Three Steps, No Failure

When asked about her extraordinary success, recording artist and motivational performer Jana Stanfield said, “I believe in the power of small steps to create great changes.”

Jana left a lucrative career as a broadcast journalist and moved to Nashville to pursue her dream of securing a recording contract. While waiting for her breakthrough, she signed up for voice lessons and took classes in song-writing, stand-up comedy and dance. She took advantage of Open-Mic nights and sang for free in the evenings. With the help of a small producer, she made a few recordings.

None of the record companies were interested.

As her funds depleted, Jana started to doubt her talent and decision to switch careers. She even had what she calls a “lying on the bed, crying phase.”

Her uncle, Rev. Clyde Stanfield, stepped in and guided her through the Three Steps, No Failure technique. He met with her with over weekly lunches and monitored her progress.

With renewed determination, Jana started writing and recording again. She achieved her first milestone with the release of her first record, consisting of her ten most-rejected songs.

A major breakthrough came when Reba McEntire asked to record her song, If I Had Only Known. It sold 5 million copies.

what is the Three Steps, No Failure technique?

Very simply, it is a no-fail method that can be adopted by anyone who wishes to achieve a major goal such as securing a recording contract or writing a best-selling novel.

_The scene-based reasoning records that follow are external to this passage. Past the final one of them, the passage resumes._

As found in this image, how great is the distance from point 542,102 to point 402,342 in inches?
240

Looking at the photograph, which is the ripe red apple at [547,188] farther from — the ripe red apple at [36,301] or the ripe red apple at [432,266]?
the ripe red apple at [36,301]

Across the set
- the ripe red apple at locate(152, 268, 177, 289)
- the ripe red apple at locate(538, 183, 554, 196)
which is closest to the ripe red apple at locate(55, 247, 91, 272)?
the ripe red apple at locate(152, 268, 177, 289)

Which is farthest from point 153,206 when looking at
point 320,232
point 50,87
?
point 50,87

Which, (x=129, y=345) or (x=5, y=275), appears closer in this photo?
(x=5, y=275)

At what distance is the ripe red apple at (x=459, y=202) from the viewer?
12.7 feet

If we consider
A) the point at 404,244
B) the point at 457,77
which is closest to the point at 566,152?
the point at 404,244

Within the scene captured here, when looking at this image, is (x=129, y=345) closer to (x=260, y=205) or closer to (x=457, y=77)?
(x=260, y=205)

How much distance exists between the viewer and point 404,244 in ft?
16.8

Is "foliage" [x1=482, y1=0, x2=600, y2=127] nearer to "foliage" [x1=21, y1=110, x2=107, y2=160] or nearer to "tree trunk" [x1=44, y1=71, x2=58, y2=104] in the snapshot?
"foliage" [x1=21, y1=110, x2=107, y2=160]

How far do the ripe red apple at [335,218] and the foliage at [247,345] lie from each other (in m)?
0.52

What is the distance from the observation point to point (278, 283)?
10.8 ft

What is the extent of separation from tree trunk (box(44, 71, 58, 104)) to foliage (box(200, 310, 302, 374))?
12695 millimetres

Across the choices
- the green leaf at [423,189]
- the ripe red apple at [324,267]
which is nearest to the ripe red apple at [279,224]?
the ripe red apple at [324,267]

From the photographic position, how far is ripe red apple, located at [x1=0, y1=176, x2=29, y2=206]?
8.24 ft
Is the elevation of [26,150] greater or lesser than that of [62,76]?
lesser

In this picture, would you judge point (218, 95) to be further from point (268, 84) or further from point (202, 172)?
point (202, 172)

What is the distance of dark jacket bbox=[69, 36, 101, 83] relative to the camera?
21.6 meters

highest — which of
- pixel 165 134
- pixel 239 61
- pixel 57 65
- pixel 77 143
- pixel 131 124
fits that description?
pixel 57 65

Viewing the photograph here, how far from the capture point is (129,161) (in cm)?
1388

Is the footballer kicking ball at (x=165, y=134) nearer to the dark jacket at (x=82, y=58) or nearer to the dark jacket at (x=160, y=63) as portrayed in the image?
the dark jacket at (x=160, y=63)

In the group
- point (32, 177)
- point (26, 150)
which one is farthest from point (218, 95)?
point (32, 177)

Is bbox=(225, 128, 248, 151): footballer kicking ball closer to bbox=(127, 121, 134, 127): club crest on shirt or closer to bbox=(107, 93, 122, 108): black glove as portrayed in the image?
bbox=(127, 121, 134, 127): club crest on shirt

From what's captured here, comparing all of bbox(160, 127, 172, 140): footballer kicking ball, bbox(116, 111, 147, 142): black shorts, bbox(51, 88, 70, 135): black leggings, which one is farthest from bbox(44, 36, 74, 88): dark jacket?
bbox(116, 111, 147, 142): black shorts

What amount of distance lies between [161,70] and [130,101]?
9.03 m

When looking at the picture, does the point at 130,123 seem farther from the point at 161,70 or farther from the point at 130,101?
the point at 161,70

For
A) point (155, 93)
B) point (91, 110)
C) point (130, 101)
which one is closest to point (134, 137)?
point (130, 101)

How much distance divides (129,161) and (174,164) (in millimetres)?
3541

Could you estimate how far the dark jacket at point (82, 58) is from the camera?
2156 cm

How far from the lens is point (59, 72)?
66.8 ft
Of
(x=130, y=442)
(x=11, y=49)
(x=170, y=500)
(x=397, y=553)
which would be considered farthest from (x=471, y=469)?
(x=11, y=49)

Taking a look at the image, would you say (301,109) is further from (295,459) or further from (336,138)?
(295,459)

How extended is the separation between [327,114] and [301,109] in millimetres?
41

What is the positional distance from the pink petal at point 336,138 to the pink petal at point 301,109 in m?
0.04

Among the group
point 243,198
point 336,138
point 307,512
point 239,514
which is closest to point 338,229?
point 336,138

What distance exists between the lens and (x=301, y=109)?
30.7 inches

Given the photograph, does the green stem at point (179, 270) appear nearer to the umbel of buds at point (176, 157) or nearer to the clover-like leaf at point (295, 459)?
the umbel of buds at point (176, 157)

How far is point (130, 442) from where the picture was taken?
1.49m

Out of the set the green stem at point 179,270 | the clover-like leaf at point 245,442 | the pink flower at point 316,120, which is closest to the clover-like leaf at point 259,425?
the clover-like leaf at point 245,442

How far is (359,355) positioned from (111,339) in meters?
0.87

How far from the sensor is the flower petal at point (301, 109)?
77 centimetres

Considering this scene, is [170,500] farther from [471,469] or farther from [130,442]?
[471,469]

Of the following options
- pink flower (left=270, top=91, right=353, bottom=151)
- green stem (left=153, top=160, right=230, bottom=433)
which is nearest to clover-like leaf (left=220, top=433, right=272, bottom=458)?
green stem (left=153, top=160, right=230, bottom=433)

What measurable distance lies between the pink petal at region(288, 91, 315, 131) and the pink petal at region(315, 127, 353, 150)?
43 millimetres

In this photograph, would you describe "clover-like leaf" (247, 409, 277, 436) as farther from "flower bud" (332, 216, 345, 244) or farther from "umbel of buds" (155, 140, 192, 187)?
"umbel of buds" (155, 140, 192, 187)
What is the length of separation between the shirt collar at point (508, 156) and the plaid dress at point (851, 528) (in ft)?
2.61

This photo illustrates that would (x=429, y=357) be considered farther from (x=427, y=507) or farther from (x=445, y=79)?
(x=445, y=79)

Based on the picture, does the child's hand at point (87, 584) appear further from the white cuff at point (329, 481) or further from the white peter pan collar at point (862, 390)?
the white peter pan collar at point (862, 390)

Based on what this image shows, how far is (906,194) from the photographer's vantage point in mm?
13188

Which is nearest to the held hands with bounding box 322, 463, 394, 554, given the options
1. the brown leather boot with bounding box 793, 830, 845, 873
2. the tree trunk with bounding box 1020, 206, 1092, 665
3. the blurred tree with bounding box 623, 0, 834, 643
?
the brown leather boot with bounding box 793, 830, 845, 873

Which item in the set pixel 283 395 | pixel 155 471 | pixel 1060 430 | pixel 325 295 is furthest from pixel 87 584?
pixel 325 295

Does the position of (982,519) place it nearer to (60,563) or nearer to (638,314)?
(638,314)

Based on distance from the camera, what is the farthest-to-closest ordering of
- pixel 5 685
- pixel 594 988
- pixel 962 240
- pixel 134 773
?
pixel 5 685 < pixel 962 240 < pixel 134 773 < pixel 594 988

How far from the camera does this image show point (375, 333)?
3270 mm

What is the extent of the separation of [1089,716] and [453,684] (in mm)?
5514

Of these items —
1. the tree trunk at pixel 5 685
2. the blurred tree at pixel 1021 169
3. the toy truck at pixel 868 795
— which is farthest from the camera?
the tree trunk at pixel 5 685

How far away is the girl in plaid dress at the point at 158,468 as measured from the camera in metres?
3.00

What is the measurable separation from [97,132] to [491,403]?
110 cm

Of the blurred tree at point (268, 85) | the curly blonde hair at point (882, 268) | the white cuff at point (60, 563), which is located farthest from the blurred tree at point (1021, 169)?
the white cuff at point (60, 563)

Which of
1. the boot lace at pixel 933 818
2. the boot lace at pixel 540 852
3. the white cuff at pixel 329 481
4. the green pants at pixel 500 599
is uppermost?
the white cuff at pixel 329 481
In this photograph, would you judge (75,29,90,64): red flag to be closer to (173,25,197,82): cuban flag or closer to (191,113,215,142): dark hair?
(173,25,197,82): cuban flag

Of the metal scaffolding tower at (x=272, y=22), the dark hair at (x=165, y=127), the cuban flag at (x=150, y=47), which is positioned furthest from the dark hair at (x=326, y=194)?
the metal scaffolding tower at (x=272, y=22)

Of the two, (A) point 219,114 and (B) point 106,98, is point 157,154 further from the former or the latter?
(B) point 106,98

Start by acknowledging that these goals are challenging and cannot be achieved with one quantum leap. For example, a novice writer cannot expect to see her book appear on the New York Times Bestseller list within the next six months.

Decide on the first three steps that you must take. These could be as simple as purchasing supplies, joining a writing group, finding a critique partner, or registering for a workshop. There is only one guideline: each step has to be something you can’t possibly fail to complete in a week’s time.

Do not plan out the entire journey. Like crossing a bridge, it is not necessary to see the other side. Instead, select three different steps at the beginning of each week and focus on your progress.

Be patient. This process will not take you directly to your goal, but it will get you there indirectly. In the meantime, enjoy the journey.

What three steps could you take this week?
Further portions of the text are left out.